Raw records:
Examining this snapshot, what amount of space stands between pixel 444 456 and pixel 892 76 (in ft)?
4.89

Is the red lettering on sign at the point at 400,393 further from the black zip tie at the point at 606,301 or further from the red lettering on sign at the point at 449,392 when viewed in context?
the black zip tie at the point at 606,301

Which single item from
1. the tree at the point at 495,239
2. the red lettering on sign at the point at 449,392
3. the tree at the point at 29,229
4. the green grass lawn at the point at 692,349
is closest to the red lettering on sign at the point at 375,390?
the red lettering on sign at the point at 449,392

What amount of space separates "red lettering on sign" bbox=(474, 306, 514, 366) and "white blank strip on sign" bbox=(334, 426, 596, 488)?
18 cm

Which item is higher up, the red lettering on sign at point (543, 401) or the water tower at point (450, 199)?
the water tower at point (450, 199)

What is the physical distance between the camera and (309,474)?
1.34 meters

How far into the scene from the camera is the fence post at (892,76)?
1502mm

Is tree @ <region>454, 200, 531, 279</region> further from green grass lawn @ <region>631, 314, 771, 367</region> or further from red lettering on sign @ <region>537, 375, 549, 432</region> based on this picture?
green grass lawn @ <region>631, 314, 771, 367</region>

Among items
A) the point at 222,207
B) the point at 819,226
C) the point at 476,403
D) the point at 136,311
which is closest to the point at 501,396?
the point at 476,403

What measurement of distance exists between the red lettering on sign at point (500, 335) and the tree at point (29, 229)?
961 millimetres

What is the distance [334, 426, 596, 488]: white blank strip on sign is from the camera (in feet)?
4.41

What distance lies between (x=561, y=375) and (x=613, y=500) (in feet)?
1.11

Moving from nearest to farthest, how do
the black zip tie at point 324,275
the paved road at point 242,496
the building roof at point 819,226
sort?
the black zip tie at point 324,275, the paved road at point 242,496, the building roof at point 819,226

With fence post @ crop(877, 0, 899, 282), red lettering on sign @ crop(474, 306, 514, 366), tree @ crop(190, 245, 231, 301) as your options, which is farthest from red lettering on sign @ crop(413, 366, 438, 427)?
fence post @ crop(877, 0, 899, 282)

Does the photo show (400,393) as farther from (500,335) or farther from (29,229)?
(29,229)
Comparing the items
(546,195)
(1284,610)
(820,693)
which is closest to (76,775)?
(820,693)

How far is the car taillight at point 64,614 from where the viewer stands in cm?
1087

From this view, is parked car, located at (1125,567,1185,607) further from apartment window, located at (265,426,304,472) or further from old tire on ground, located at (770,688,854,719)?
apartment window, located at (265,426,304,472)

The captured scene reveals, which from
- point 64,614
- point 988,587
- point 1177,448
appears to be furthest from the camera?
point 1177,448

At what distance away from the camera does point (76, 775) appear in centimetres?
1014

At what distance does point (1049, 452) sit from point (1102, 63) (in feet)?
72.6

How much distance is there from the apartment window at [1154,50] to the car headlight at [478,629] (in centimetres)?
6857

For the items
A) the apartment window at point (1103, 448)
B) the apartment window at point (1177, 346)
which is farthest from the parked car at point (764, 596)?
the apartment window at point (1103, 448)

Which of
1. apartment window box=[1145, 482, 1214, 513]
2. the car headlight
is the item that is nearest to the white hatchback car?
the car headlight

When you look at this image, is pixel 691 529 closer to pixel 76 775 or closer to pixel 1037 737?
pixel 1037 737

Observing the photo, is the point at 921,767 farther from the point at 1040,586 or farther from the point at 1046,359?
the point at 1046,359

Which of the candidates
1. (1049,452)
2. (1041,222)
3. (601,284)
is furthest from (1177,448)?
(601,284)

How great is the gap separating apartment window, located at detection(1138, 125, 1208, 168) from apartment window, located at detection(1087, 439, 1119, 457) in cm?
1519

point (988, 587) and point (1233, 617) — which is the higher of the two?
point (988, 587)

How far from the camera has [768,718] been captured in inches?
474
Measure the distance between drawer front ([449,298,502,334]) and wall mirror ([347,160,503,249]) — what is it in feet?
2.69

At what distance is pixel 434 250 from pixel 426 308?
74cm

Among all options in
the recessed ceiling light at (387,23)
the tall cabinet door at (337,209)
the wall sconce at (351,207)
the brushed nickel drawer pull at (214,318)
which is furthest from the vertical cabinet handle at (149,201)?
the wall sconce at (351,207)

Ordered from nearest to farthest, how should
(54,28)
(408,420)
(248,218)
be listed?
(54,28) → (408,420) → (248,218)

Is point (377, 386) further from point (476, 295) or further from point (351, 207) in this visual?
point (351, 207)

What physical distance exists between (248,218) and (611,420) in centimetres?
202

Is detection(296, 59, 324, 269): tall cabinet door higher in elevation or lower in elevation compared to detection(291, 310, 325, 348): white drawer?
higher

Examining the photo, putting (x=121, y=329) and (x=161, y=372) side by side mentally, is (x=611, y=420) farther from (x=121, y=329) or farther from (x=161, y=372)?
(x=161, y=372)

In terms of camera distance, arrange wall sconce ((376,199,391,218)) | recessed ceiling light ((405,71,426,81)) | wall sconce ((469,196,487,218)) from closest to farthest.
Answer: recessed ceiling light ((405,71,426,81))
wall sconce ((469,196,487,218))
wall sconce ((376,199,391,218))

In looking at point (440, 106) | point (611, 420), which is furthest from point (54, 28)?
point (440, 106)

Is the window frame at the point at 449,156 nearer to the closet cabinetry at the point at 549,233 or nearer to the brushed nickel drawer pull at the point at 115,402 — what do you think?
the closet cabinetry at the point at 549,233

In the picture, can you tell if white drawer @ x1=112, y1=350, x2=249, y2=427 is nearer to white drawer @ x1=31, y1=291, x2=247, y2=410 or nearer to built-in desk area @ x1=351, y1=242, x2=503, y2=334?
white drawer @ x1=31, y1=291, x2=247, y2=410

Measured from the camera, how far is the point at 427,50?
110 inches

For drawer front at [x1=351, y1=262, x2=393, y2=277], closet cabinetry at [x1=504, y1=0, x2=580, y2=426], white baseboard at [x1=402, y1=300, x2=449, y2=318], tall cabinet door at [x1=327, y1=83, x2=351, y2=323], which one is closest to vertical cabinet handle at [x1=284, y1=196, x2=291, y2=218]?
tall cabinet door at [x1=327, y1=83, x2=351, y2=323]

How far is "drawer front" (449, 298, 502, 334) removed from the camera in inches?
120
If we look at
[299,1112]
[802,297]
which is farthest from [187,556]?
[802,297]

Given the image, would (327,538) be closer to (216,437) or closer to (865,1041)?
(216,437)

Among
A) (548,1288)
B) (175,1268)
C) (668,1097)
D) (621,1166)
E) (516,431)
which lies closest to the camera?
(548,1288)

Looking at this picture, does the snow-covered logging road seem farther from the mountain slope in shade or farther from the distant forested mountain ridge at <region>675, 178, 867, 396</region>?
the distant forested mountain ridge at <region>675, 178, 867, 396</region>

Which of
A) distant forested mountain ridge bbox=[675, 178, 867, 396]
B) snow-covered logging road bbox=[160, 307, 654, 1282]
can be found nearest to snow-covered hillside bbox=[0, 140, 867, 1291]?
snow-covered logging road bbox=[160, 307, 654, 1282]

- TASK REQUIREMENTS -
Can you quote exactly the lines from the one containing "In looking at" through the last line of the records above, and nothing else?

- RESULT OF THE TASK -
In looking at point (440, 106) | point (611, 420), which is furthest from point (54, 28)?
point (440, 106)

Is the window frame at the point at 449,156 nearer to the closet cabinetry at the point at 549,233 or nearer to the brushed nickel drawer pull at the point at 115,402 — what do you think?
the closet cabinetry at the point at 549,233

In the picture, can you tell if white drawer @ x1=112, y1=350, x2=249, y2=427 is nearer to white drawer @ x1=31, y1=291, x2=247, y2=410 or nearer to built-in desk area @ x1=351, y1=242, x2=503, y2=334?
white drawer @ x1=31, y1=291, x2=247, y2=410

Measured from the camera, how far is the point at 427,50?
110 inches

For drawer front at [x1=351, y1=262, x2=393, y2=277], closet cabinetry at [x1=504, y1=0, x2=580, y2=426], white baseboard at [x1=402, y1=300, x2=449, y2=318], tall cabinet door at [x1=327, y1=83, x2=351, y2=323], which one is closest to vertical cabinet handle at [x1=284, y1=196, x2=291, y2=218]?
tall cabinet door at [x1=327, y1=83, x2=351, y2=323]

How far is "drawer front" (449, 298, 502, 334) removed from the camera in inches?
120
If we look at
[299,1112]
[802,297]
which is farthest from [187,556]?
[802,297]

Given the image, would (327,538) be closer to (216,437) or closer to (865,1041)?
(216,437)

Among
A) (548,1288)
B) (175,1268)
C) (668,1097)
D) (621,1166)
E) (516,431)
which lies closest to the camera?
(548,1288)

Looking at this picture, does the snow-covered logging road seem farther from the mountain slope in shade or farther from the distant forested mountain ridge at <region>675, 178, 867, 396</region>?
the distant forested mountain ridge at <region>675, 178, 867, 396</region>

Which of
A) distant forested mountain ridge bbox=[675, 178, 867, 396]
B) snow-covered logging road bbox=[160, 307, 654, 1282]
can be found nearest to snow-covered hillside bbox=[0, 140, 867, 1291]?
snow-covered logging road bbox=[160, 307, 654, 1282]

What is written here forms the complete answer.